• _Problem description_: Extract every line of text from the material below without changing a word, and leave the pictures out of your answer.
* * * * *
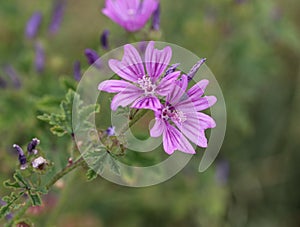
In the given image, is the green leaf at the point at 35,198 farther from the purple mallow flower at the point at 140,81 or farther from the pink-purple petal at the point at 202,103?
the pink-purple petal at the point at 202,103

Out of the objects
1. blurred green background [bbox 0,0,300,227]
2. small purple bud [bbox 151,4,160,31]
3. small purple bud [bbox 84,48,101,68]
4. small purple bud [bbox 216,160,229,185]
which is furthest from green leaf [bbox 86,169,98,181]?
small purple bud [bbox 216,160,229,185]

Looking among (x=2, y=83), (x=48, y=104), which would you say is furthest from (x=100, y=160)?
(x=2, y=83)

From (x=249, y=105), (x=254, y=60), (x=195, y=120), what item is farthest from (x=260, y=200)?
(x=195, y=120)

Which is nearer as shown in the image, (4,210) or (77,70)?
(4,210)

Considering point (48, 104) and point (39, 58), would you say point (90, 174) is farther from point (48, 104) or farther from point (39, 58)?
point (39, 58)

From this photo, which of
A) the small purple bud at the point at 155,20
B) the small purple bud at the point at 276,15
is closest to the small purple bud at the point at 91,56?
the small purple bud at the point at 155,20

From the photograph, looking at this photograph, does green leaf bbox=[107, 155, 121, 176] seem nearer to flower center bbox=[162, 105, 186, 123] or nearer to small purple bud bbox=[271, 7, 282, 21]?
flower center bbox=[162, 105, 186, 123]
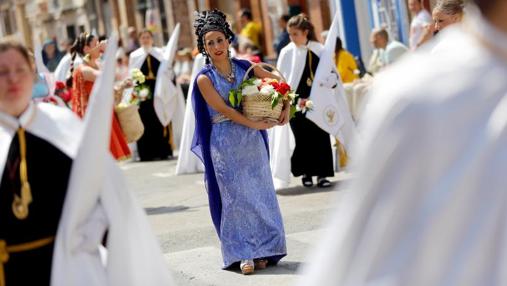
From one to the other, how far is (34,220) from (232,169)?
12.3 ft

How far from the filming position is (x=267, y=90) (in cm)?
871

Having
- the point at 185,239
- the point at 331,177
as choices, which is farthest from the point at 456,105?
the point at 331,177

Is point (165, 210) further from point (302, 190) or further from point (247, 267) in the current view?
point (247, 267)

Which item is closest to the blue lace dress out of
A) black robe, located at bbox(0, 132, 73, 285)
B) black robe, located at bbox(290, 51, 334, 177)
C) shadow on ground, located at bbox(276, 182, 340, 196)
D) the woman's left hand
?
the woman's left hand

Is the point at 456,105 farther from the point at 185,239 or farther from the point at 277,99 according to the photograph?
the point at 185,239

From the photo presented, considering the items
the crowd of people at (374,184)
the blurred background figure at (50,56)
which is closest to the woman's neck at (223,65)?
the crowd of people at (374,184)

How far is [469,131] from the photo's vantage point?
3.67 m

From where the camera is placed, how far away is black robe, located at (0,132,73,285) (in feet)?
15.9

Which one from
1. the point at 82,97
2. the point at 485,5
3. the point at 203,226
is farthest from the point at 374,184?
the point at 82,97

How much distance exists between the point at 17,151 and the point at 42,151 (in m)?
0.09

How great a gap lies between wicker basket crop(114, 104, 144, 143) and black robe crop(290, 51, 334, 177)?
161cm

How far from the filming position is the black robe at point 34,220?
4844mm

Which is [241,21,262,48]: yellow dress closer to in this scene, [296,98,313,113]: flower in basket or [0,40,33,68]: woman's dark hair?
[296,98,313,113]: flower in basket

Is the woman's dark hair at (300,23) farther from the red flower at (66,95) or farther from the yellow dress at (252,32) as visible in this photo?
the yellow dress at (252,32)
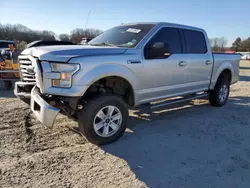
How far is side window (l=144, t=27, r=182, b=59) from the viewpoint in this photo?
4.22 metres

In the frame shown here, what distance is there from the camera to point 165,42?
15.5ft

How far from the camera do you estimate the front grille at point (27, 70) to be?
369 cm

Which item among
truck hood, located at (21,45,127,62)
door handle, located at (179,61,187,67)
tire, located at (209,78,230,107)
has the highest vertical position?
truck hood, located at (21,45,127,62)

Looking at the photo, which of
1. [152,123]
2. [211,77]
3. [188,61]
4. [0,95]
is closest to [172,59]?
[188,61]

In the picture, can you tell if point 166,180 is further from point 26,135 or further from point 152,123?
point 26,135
* * * * *
• _The reply_:
In the given image, is the green leaf at the point at 35,198 farther from the purple mallow flower at the point at 140,81 or farther from the pink-purple petal at the point at 202,103?
the pink-purple petal at the point at 202,103

Out of the objects
1. blurred green background [bbox 0,0,300,227]
2. small purple bud [bbox 151,4,160,31]
3. small purple bud [bbox 84,48,101,68]
4. small purple bud [bbox 216,160,229,185]
which is furthest from green leaf [bbox 86,169,98,181]?
small purple bud [bbox 216,160,229,185]

Looking among (x=2, y=83), (x=48, y=104), which would you say is furthest from (x=100, y=160)?
(x=2, y=83)

From (x=249, y=105), (x=254, y=60), (x=195, y=120), what item is farthest from (x=260, y=200)?
(x=195, y=120)

Which is nearer as shown in the image, (4,210) or (77,70)?
(4,210)

Considering point (48, 104) and point (39, 58), would you say point (90, 174) is farther from point (48, 104) or farther from point (39, 58)?
point (39, 58)

From this photo, which of
A) the small purple bud at the point at 155,20
B) the small purple bud at the point at 276,15
is closest to the small purple bud at the point at 91,56?
the small purple bud at the point at 155,20

From the photograph, looking at this photograph, does green leaf bbox=[107, 155, 121, 176] seem nearer to flower center bbox=[162, 105, 186, 123] or nearer to small purple bud bbox=[271, 7, 282, 21]?
flower center bbox=[162, 105, 186, 123]
From one to the other, how far is (34,220) from (232,169)?
12.3 ft

How far from the filming position is (x=267, y=90) (in cm)?
871

Having
- the point at 185,239
- the point at 331,177
as choices, which is farthest from the point at 456,105?
the point at 331,177

Is point (165, 210) further from point (302, 190) or further from point (247, 267) in the current view?
point (247, 267)

Which item is closest to the blue lace dress out of
A) black robe, located at bbox(0, 132, 73, 285)
B) black robe, located at bbox(290, 51, 334, 177)
C) shadow on ground, located at bbox(276, 182, 340, 196)
D) the woman's left hand
?
the woman's left hand

Is the point at 456,105 farther from the point at 185,239 or farther from the point at 277,99 according to the photograph?
the point at 185,239

From the photo presented, considering the items
the crowd of people at (374,184)
the blurred background figure at (50,56)
which is closest to the woman's neck at (223,65)?
the crowd of people at (374,184)

How far is [469,131] from the photo's vantage point?
3.67 m

From where the camera is placed, how far away is black robe, located at (0,132,73,285) (in feet)?
15.9

Which one from
1. the point at 82,97
2. the point at 485,5
3. the point at 203,226
is farthest from the point at 374,184?
the point at 82,97

How much distance exists between the point at 17,151 and the point at 42,151 (in m)?
0.09

How great a gap lies between wicker basket crop(114, 104, 144, 143) and black robe crop(290, 51, 334, 177)?
161cm

How far from the filming position is the black robe at point 34,220?
4844mm

Which is [241,21,262,48]: yellow dress closer to in this scene, [296,98,313,113]: flower in basket or [0,40,33,68]: woman's dark hair?
[296,98,313,113]: flower in basket

Is the woman's dark hair at (300,23) farther from the red flower at (66,95) or farther from the yellow dress at (252,32) as visible in this photo?
the yellow dress at (252,32)
How far is side window (l=144, t=27, r=182, b=59) from the viewpoint in this photo?
4.22 metres

In the frame shown here, what distance is there from the camera to point 165,42?
15.5ft

How far from the camera do you estimate the front grille at point (27, 70) to be?
369 cm

Which item among
truck hood, located at (21,45,127,62)
door handle, located at (179,61,187,67)
tire, located at (209,78,230,107)
has the highest vertical position?
truck hood, located at (21,45,127,62)

Looking at the photo, which of
1. [152,123]
2. [211,77]
3. [188,61]
4. [0,95]
is closest to [172,59]?
[188,61]

In the picture, can you tell if point 166,180 is further from point 26,135 or further from point 152,123?
point 26,135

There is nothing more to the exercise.